EXERCISE TEXT →
[Start of Attachment]
Treating Bile Acid Diarrhea

One of cholestyramine’s most common real-world uses isn’t on the FDA label at all. Many people are prescribed it for bile acid malabsorption, a condition where too many bile acids reach the colon and trigger chronic, watery diarrhea. This can happen after gallbladder removal, after surgery involving the lower part of the small intestine, or as a standalone condition that sometimes gets misdiagnosed as irritable bowel syndrome.

When excess bile acids hit the colon, they pull water into the intestines and speed up motility, producing urgent, frequent loose stools. Cholestyramine intercepts those bile acids higher up in the digestive tract, binding them before they can reach the colon and cause problems. For many people with bile acid diarrhea, the improvement is dramatic, sometimes within a few days of starting the medication.

Binding Certain Drugs and Toxins

Because cholestyramine is so effective at grabbing molecules in the gut, it occasionally serves a more specialized role: speeding the removal of certain drugs from the body. In cases of digoxin toxicity (a heart medication overdose), cholestyramine interrupts the drug’s recycling through the liver and gut. In one documented case, adding cholestyramine shortened digoxin’s half-life from 75.5 hours down to 19.9 hours, a nearly fourfold acceleration in how quickly the body cleared the drug. This application is reserved for non-life-threatening overdoses and is used alongside other medical support, not as a standalone treatment.
[End of Attachment]
EXTRACTED RECORDS →
[Start of Attachment]
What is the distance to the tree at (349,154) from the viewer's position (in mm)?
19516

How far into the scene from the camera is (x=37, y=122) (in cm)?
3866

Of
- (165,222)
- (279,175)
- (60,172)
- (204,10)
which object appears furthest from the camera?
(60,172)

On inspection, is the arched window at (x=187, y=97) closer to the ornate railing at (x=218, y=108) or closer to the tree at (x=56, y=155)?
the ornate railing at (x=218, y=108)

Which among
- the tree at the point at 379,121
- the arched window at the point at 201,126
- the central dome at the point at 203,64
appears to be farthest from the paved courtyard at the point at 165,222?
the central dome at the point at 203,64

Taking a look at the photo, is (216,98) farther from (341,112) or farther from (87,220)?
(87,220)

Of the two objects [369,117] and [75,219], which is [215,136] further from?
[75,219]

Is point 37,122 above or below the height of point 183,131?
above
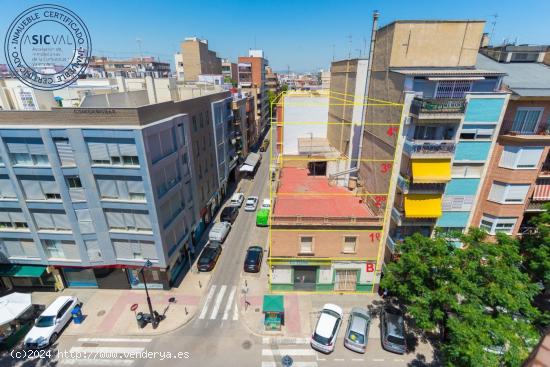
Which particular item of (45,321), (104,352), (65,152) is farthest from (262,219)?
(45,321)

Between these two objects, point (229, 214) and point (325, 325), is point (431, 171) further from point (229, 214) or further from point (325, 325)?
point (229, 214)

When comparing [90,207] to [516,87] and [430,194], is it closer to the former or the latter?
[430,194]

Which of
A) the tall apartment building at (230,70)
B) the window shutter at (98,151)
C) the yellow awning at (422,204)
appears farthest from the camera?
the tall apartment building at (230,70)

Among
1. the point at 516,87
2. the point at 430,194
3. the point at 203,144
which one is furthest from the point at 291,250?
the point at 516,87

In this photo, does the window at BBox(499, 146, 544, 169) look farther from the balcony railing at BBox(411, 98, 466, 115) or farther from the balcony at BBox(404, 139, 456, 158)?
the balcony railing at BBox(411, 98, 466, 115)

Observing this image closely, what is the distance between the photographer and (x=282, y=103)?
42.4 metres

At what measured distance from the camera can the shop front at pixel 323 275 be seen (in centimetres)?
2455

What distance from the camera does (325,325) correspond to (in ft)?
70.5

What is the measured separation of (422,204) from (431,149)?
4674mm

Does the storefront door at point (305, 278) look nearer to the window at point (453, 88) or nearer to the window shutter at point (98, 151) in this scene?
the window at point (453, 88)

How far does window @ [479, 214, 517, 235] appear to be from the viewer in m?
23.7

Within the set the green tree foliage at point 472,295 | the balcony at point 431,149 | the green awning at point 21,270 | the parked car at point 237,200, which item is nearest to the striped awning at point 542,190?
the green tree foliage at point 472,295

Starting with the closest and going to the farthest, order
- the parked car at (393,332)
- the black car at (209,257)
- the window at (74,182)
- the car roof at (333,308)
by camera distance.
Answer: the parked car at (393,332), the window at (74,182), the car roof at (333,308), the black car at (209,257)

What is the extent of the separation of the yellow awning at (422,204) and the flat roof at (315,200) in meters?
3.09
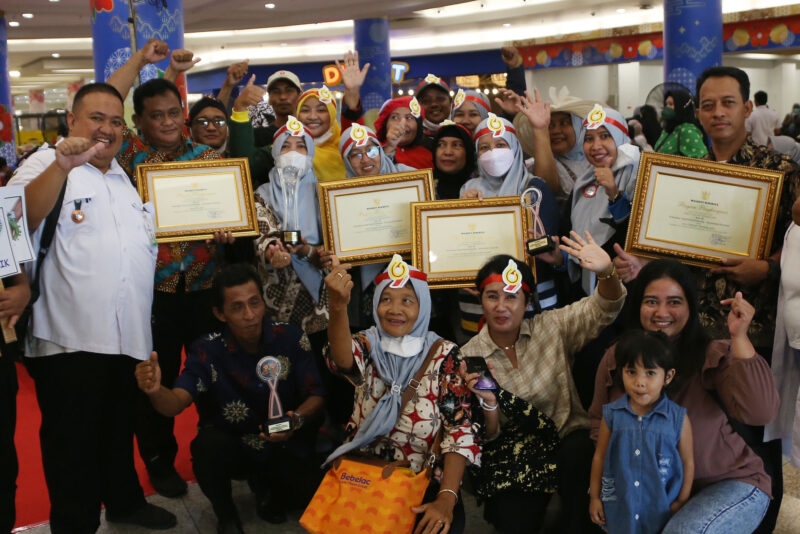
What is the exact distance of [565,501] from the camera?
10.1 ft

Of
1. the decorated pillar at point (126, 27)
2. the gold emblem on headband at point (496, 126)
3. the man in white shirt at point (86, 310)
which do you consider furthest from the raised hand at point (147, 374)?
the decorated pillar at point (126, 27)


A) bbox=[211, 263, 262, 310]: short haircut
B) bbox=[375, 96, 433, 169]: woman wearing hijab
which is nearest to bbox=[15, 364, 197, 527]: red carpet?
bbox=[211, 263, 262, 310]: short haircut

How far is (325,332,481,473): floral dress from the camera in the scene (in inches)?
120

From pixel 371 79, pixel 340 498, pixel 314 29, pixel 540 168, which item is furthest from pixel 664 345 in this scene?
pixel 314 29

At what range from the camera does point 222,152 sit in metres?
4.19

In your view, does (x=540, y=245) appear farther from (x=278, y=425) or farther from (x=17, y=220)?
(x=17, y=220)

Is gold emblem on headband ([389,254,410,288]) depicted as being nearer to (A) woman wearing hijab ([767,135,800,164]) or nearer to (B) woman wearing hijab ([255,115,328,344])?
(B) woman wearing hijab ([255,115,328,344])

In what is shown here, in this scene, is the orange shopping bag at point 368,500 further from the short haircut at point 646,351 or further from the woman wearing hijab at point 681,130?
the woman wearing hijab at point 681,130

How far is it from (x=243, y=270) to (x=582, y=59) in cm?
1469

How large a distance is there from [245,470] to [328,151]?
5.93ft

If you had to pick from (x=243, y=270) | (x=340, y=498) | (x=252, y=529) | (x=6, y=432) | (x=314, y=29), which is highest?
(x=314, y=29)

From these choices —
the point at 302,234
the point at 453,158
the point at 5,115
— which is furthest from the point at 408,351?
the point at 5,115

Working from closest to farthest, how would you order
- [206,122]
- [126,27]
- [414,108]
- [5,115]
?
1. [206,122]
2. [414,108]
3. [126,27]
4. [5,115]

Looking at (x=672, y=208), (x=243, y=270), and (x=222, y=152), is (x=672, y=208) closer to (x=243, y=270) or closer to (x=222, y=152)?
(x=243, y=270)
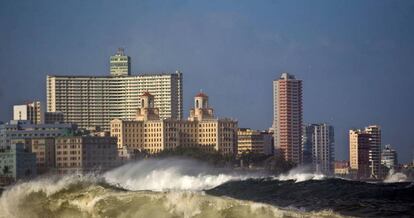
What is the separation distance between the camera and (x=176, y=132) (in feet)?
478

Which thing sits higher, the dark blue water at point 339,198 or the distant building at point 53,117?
[End of Attachment]
[Start of Attachment]
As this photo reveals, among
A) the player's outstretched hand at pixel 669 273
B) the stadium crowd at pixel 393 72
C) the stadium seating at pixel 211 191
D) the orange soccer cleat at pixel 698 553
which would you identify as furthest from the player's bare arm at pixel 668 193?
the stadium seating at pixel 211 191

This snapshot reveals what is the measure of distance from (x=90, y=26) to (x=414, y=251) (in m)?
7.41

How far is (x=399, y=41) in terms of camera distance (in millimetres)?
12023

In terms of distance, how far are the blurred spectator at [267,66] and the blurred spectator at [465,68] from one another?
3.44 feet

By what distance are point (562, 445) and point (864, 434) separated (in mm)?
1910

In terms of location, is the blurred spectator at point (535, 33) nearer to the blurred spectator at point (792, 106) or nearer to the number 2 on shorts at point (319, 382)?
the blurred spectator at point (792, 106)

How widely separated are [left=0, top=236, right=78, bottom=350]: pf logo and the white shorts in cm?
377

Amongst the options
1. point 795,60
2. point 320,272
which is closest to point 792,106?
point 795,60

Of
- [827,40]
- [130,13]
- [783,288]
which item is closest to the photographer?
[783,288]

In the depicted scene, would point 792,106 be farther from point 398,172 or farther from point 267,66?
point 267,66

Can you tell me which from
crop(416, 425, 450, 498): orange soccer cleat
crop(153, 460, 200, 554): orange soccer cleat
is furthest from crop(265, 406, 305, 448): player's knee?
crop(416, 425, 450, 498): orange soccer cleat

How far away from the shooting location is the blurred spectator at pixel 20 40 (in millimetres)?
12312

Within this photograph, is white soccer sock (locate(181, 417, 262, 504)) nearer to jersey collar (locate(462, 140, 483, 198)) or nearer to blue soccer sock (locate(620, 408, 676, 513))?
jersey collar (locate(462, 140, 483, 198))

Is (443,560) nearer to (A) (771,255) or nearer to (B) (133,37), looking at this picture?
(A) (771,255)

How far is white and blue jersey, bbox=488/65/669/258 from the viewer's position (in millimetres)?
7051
[End of Attachment]
REQUIRED ACTIONS →
A – In the cholestyramine passage, reproduce the part from "Because cholestyramine is" to "a standalone treatment.".
B – Answer these questions from the cholestyramine passage:
(i) What condition, not on the FDA label, are many people prescribed cholestyramine for?
(ii) Which condition is bile acid malabsorption sometimes misdiagnosed as?
(iii) In the documented digoxin case, what was the drug's half-life before and after cholestyramine was added?
C – Carry the cholestyramine passage forward from its last sentence.
The records are taken from a different source than the passage.

EXERCISE ANSWERS →
A –
Because cholestyramine is so effective at grabbing molecules in the gut, it occasionally serves a more specialized role: speeding the removal of certain drugs from the body. In cases of digoxin toxicity (a heart medication overdose), cholestyramine interrupts the drug’s recycling through the liver and gut. In one documented case, adding cholestyramine shortened digoxin’s half-life from 75.5 hours down to 19.9 hours, a nearly fourfold acceleration in how quickly the body cleared the drug. This application is reserved for non-life-threatening overdoses and is used alongside other medical support, not as a standalone treatment.

B –
(i) Bile acid malabsorption
(ii) Irritable bowel syndrome
(iii) 75.5 hours before and 19.9 hours after

C –
How You Take It

Cholestyramine comes as a powder that you mix into water, juice, or a soft food like applesauce. It doesn’t dissolve completely, so the texture takes some getting used to. Most people start with one scoop (containing 4 grams of active resin) once or twice daily. The dose can be gradually increased based on response, up to a maximum of six scoops (24 grams of resin) per day.

Timing matters with this drug. Because cholestyramine binds so aggressively to substances in your gut, it can interfere with the absorption of other medications you take by mouth. The standard guidance is to take other medications at least one hour before or four to six hours after your cholestyramine dose. If you take multiple prescription drugs, planning your daily schedule around these windows is essential to making sure your other medications still work properly.

Common Side Effects

The most frequent complaints are digestive. Constipation is the side effect people notice most, since cholestyramine is literally pulling water-attracting bile acids out of the intestines. Bloating, gas, nausea, and stomach discomfort are also common, especially when starting treatment or increasing the dose. These symptoms often improve over the first few weeks as your body adjusts, and starting at a lower dose helps minimize them.

Because cholestyramine prevents the absorption of bile acids, it can also interfere with how your body absorbs fat-soluble vitamins: A, D, E, and K. These vitamins depend on bile acids for proper digestion and uptake. If you take cholestyramine long-term, your doctor may check your vitamin levels periodically and recommend supplements if needed. Vitamin K depletion is particularly worth watching for because it affects blood clotting.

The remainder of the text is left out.